Trecho selecionado:

O casamento solidificado no Evangelho | Jim Newheiser
31/mar/2025
NYC Wanderer (Kevin Eng), CC BY-SA 2.0, via Wikimedia Commons
Jonathan Wilken segue as notas de rodapé para explicar por que as antigas traduções latinas das Escrituras são úteis para os modernos tradutores da Bíblia.
Se você ler uma Bíblia em português, verá que existem notas de rodapé informando que alguns manuscritos dizem algo diferente do que está impresso no texto principal. Os textos bíblicos chegaram até nós por um processo de cópia de manuscritos hebraicos ou gregos. Os escribas cometeram alguns erros, de modo que às vezes encontramos trechos em que nem todos os manuscritos concordam. Nesses casos, os tradutores podem averiguar o que dizem os “melhores” manuscritos, ou a maioria deles, tentando chegar ao que o autor escreveu originalmente, e assim surgem muitas de nossas notas de rodapé.

Dados de origem:

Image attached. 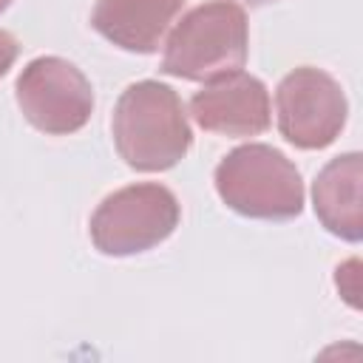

Tarefa proposta: Segundo o trecho selecionado, por que às vezes nem todos os manuscritos bíblicos concordam entre si?

Resposta esperada: Porque os escribas cometeram alguns erros ao copiar os manuscritos.